# [PROBLEM DETAILS]
Copy only the lines between the one containing "中國藥膳烹飪大全 中國藥膳烹飪大全" and the end of the records, both included, leaving out pictures.

- - - - -

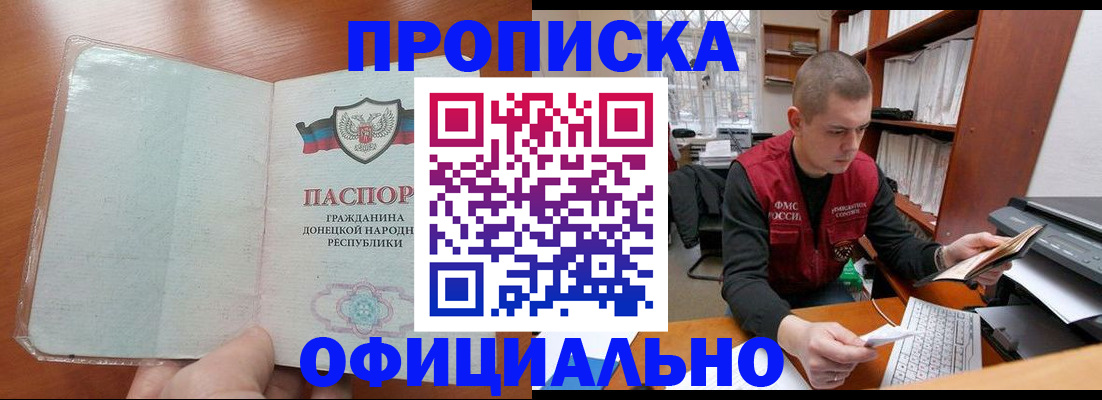 прописка в Зеленокумске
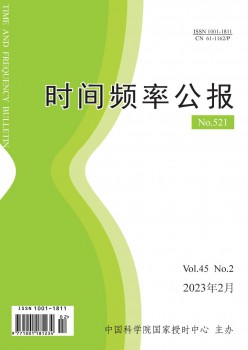 时候频次公报杂志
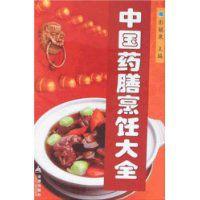 中國藥膳烹飪大全 中國藥膳烹飪大全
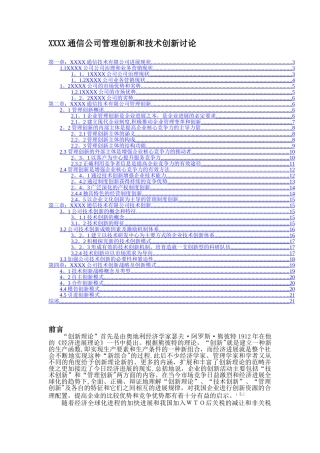 XX通信公司管理创新和技术创新研究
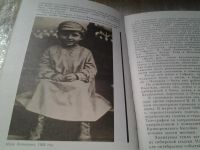 Лот: 5902112. Фото: 3. Хроника жизни семьи Сталина, А... Литература, книги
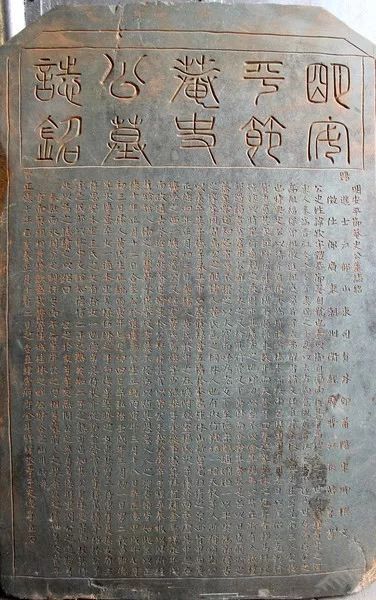 米芾墓志塔铭_墓志铭_大唐故雍王墓志之铭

- - - - -

# [ANSWER FOR THE TASK]
 中國藥膳烹飪大全 中國藥膳烹飪大全
 XX通信公司管理创新和技术创新研究
 Лот: 5902112. Фото: 3. Хроника жизни семьи Сталина, А... Литература, книги
 米芾墓志塔铭_墓志铭_大唐故雍王墓志之铭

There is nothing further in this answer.